Trecho do texto:
• • •
Para W., 33 anos, um dos cinco
irmãos do jovem linchado, saber que Marcelo foi agredido até a morte é algo
muito duro. "Embora as pessoas que fizeram isso com ele não soubessem dos
probleminhas que ele tinha, não é mole saber como ele foi morto. Dá uma ira na
gente. Se não nos apegarmos com Deus, a gente comete uma loucura." O casal
de idosos que foi vítima de Marcelo foi procurado pela Tribuna, mas não foi
localizado no endereço apontado na ocorrência policial na tarde de ontem.
População insegura cobra policiamento
O caso do jovem Marcelo Rodrigues se
soma a outros que, recentemente, têm levado medo a moradores e comerciantes do
Cascatinha. Muitos deles, em entrevista à Tribuna, na tarde de ontem,
consideraram que a morte do rapaz foi um ato extremo que tem ligação direta com
a atuação policial, que, segundo eles, não estaria sendo satisfatória. "Há
muitos assaltos no bairro. Há 15 dias, uma lotérica sofreu uma tentativa de
roubo, e foram os próprios moradores que conseguiram deter o ladrão até a
chegada da polícia. Se o policiamento estivesse nas ruas, quando precisamos,
essa tragédia não teria acontecido", disse a proprietária de um
restaurante de 49 anos. Uma comerciante, 51, afirmou que: "Falta
policiamento, falta respeito às pessoas e, principalmente, aos idosos. Hoje a
juventude tem vários direitos, mas se esquecem dos deveres. Neste caso, o rapaz
passou de autor à vítima." Um auxiliar administrativo, 45, morador do
bairro, enfatizou: "O policiamento é falho, e o bandido aproveita a hora
que é boa para ele. Desta vez, infelizmente, se deu mal. O aumento dos casos de
violência é perceptível desde o fim do ano passado, e isso é preocupante",
destacou o trabalhador, lembrando que o posto da PM no bairro não tem
funcionamento permanente. "A polícia só atua na principal via. As outras
ficam desprovidas de policiamento, o que acaba ocasionando atos de
violência", frisou uma empresária, 31.
No último dia 20, um jovem teve seu
carro roubado ao ser vítima de um sequestro-relâmpago, quando chegava em casa.
• • •
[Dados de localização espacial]
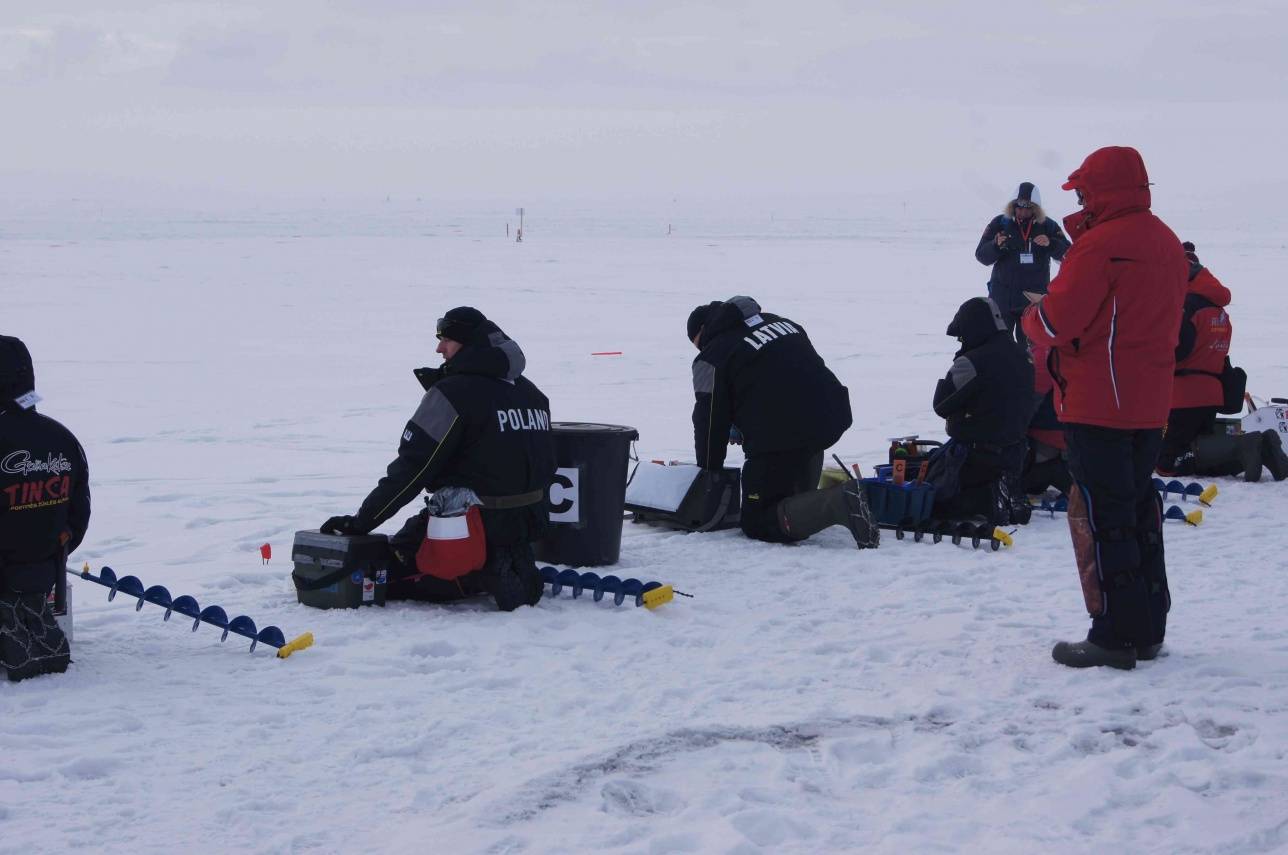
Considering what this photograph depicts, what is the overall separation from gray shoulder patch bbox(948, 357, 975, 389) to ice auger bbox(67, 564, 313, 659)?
12.1 feet

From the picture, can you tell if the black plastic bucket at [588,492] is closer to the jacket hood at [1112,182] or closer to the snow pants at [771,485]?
the snow pants at [771,485]

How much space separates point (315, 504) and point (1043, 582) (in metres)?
3.92

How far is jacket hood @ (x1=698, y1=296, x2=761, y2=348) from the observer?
7258mm

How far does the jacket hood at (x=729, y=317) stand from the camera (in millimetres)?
7258

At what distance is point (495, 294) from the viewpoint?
22312 mm

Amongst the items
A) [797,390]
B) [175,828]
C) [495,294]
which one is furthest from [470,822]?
[495,294]

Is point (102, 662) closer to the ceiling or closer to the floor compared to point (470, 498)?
closer to the floor

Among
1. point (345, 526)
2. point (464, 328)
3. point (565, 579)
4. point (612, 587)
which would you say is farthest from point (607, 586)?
point (464, 328)

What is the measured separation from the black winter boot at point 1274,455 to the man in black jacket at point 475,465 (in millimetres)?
5098

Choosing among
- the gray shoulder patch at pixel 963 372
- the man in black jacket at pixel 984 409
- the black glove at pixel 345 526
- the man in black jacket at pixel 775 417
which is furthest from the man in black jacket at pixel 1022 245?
the black glove at pixel 345 526

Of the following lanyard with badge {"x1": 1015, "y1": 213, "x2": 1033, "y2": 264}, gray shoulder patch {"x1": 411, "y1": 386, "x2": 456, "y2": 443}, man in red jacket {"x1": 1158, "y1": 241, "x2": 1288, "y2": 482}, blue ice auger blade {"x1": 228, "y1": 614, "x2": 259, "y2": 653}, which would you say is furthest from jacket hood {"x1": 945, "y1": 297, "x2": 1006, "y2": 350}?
blue ice auger blade {"x1": 228, "y1": 614, "x2": 259, "y2": 653}

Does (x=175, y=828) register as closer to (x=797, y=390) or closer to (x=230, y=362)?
(x=797, y=390)

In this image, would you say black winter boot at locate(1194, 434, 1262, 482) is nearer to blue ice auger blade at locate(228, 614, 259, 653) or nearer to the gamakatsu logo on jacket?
blue ice auger blade at locate(228, 614, 259, 653)

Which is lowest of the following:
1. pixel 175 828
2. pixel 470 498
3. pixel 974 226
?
pixel 175 828
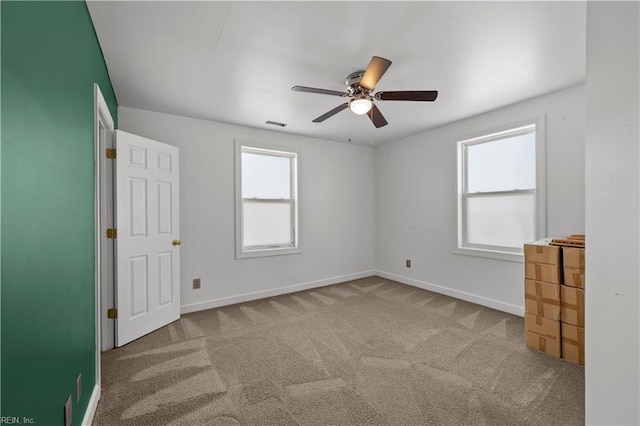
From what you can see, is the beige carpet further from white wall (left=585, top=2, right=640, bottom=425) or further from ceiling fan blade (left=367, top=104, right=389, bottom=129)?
ceiling fan blade (left=367, top=104, right=389, bottom=129)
• • •
Aplique a leitura:
1. Na reportagem sobre o linchamento no Cascatinha, o que aconteceu com uma lotérica há 15 dias?
2. Dê sequência à reportagem sobre o linchamento no Cascatinha, começando logo após a última frase apresentada.

Lista de respostas:
1. Sofreu uma tentativa de roubo, e os próprios moradores detiveram o ladrão até a polícia chegar.

2.
Em 14 de março, um homem foi preso por populares e entregue à PM depois de
tentar assaltar a lotérica, com arma de brinquedo. Em 6 de março, um homem, 50,
teve R$ 5 mil roubados em um caso de "saidinha de banco", na Avenida
Doutor Paulo Japiassu Coelho. Em janeiro, um alinhador automotivo, 28, sacou R$
5 mil em uma agência bancária, na mesma avenida. Ele foi rendido por dois
criminosos, armados de pistola. Eles roubaram todo dinheiro e a chave do carro da
vítima.
Para o subcomandante da 32ª Companhia da PM, tenente Osvaldo Anibes, o
patrulhamento no Cascatinha e bairros vizinhos é realizado de maneira regular.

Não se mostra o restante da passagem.